A British study from Imperial College London and Ipsos Mori showed on Tuesday that asymptomatic people are more likely to lose their antibodies quickly than those who have experienced symptoms of the new coronavirus.
From June 20 to September 28, the two organizations followed 350,000 randomly selected people in England, who regularly self-tested at home to see if they had antibodies to Covid-19.
“During this period, the proportion of people who tested positive for Covid-19 antibodies decreased by 26.5%” from 6% to 4.4% of the population tested, explains a statement, “which suggests a reduction in antibodies in the weeks or months after infection “.
“The results also suggest that people who did not show symptoms related to Covid-19 are likely to lose their detectable antibodies more quickly than those who did show symptoms,” the study adds.
The proportion of antibodies in people who tested positive for the virus decreased by 22.3% over the three months, when this decrease reached 64% in those who had not declared to have been affected by Covid-19.

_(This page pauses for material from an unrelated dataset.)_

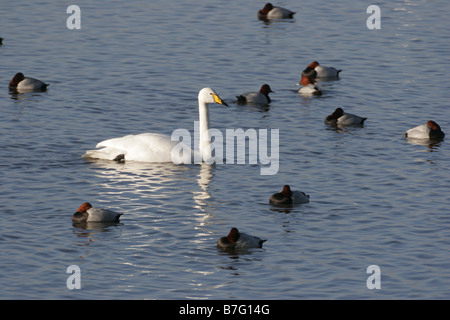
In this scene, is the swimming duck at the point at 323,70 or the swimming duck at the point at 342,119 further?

The study also underlines that, if all age groups are affected by this decrease, the elderly are more affected: between June and September, the proportion of people over 75 years of age with antibodies decreased by 39%. , when it fell by only 14.9% for 18-24 year old.
“This study is a crucial part of the research, helping us to understand how Covid-19 antibodies evolve over time,” said Secretary of State for Health James Bethell.
However, “it is not yet known whether the antibodies confer an effective level of immunity or, if such immunity exists, how long it lasts,” Imperial College London and Ipsos Mori said, asking the British in their statement to continue to follow the sanitary instructions.